=== Dataset excerpts ===

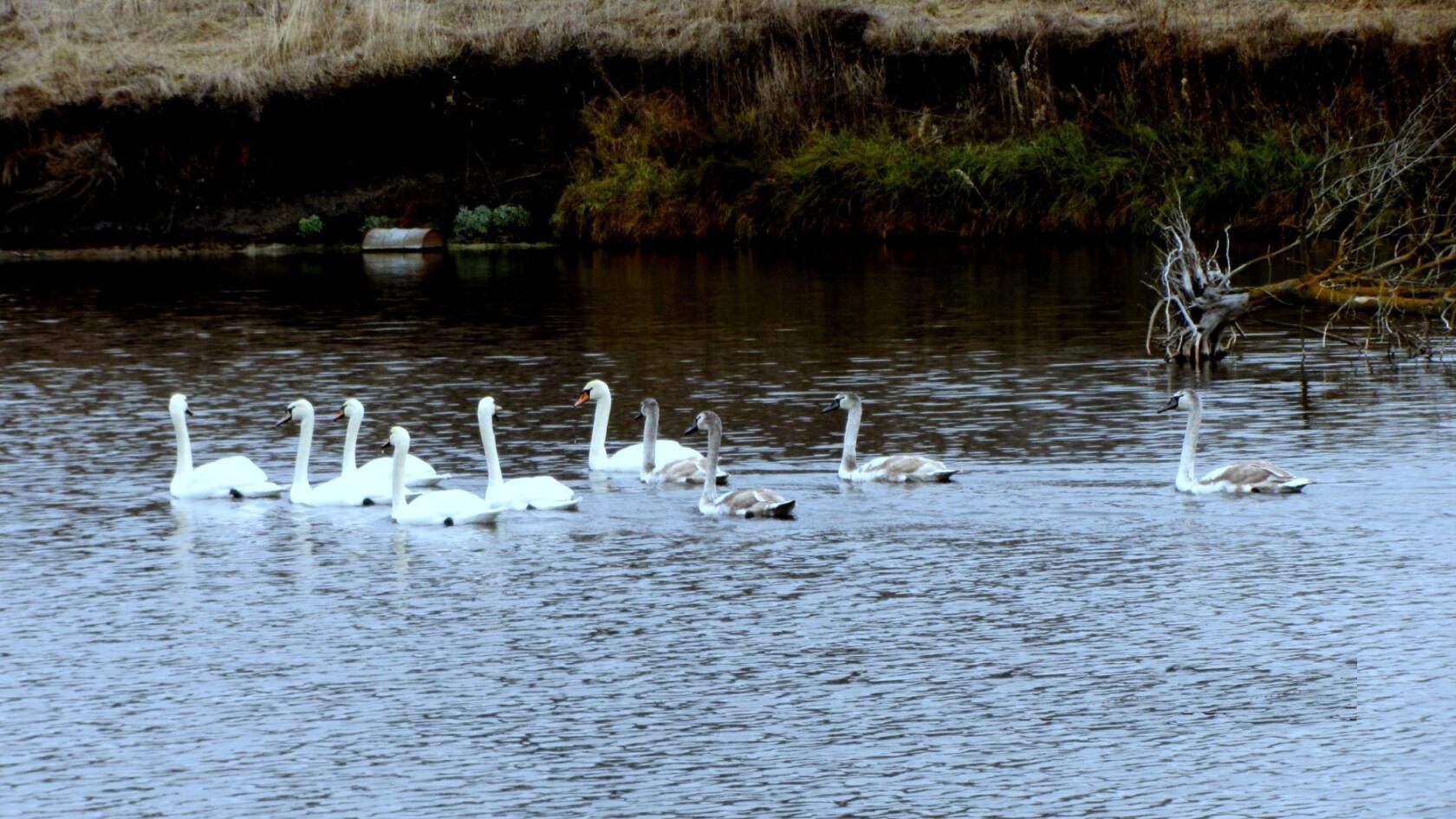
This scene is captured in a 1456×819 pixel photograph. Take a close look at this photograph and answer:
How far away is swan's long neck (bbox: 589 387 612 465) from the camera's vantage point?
17.1 metres

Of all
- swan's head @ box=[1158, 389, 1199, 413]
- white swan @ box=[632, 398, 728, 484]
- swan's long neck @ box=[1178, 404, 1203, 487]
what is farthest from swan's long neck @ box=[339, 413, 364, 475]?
swan's head @ box=[1158, 389, 1199, 413]

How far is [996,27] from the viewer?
44.1 m

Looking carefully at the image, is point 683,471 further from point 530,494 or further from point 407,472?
point 407,472

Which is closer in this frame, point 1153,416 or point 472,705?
point 472,705

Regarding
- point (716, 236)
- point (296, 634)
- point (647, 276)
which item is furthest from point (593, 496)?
point (716, 236)

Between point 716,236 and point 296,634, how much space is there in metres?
31.0

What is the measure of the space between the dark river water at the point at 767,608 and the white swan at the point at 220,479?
140 mm

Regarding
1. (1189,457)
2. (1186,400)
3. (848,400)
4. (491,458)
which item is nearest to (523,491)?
(491,458)

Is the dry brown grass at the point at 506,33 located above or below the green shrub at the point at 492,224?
above

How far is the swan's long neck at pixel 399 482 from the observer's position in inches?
588

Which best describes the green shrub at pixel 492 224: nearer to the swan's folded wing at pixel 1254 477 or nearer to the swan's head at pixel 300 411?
the swan's head at pixel 300 411

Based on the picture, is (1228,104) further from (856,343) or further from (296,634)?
(296,634)

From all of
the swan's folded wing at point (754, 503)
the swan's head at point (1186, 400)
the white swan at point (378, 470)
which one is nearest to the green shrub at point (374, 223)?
the white swan at point (378, 470)

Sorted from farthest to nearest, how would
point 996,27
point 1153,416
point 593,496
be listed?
1. point 996,27
2. point 1153,416
3. point 593,496
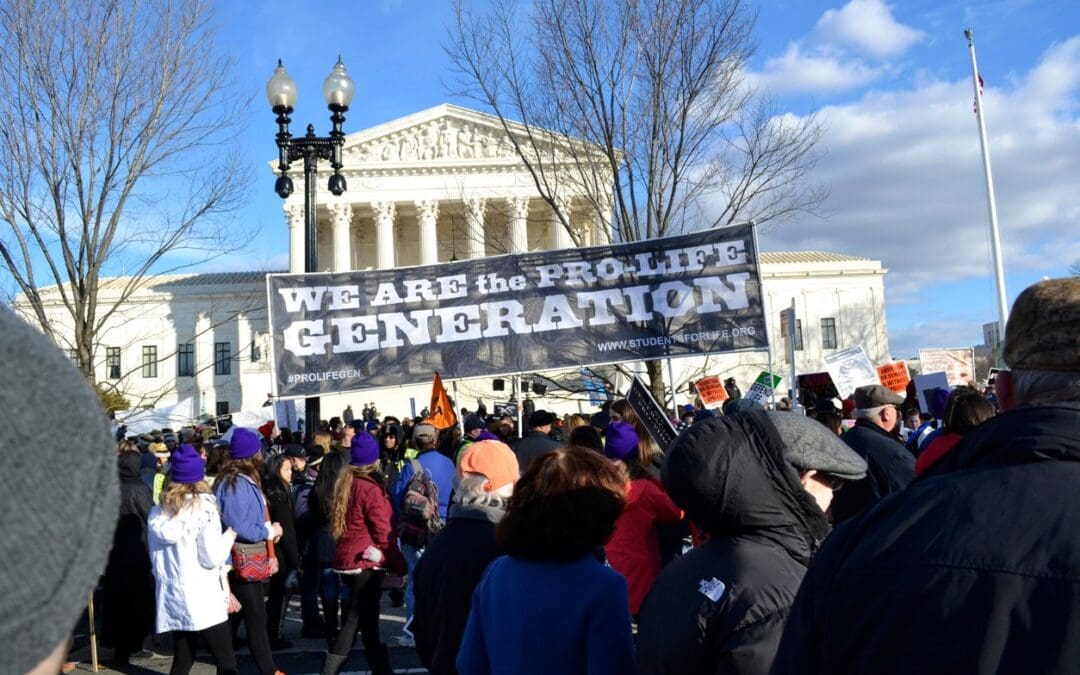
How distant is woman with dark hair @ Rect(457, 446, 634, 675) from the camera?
8.32 feet

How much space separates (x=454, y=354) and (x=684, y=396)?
28179 mm

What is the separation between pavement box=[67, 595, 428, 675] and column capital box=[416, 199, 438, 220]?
4560 cm

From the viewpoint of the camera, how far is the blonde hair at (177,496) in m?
5.57

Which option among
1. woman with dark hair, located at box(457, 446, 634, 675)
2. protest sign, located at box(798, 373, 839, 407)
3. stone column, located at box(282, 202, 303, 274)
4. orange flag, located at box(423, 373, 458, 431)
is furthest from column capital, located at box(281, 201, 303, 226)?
woman with dark hair, located at box(457, 446, 634, 675)

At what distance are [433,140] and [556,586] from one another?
177 feet

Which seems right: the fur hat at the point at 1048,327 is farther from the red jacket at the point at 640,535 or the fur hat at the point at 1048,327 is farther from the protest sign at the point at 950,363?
the protest sign at the point at 950,363

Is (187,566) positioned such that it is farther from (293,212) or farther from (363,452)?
(293,212)

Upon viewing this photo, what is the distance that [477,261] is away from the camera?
10.2m

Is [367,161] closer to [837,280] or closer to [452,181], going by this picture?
[452,181]

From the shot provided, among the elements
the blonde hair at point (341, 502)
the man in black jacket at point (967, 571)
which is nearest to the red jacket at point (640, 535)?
the blonde hair at point (341, 502)

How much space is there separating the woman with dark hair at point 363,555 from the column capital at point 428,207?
157 feet

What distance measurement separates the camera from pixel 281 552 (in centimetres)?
793

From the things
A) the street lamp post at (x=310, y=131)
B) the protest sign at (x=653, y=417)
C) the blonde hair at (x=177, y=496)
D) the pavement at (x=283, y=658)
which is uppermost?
the street lamp post at (x=310, y=131)

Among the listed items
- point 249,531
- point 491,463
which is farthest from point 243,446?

===

[Exercise details]
Starting at the line that contains "From the things" and running through the end of the records, lay out each line as a separate string in a JSON list, leaving out any blank lines.

[Exercise output]
[
  "From the things",
  "A) the street lamp post at (x=310, y=131)",
  "B) the protest sign at (x=653, y=417)",
  "C) the blonde hair at (x=177, y=496)",
  "D) the pavement at (x=283, y=658)",
  "which is uppermost?",
  "the street lamp post at (x=310, y=131)",
  "Among the listed items",
  "- point 249,531",
  "- point 491,463",
  "which is farthest from point 243,446?"
]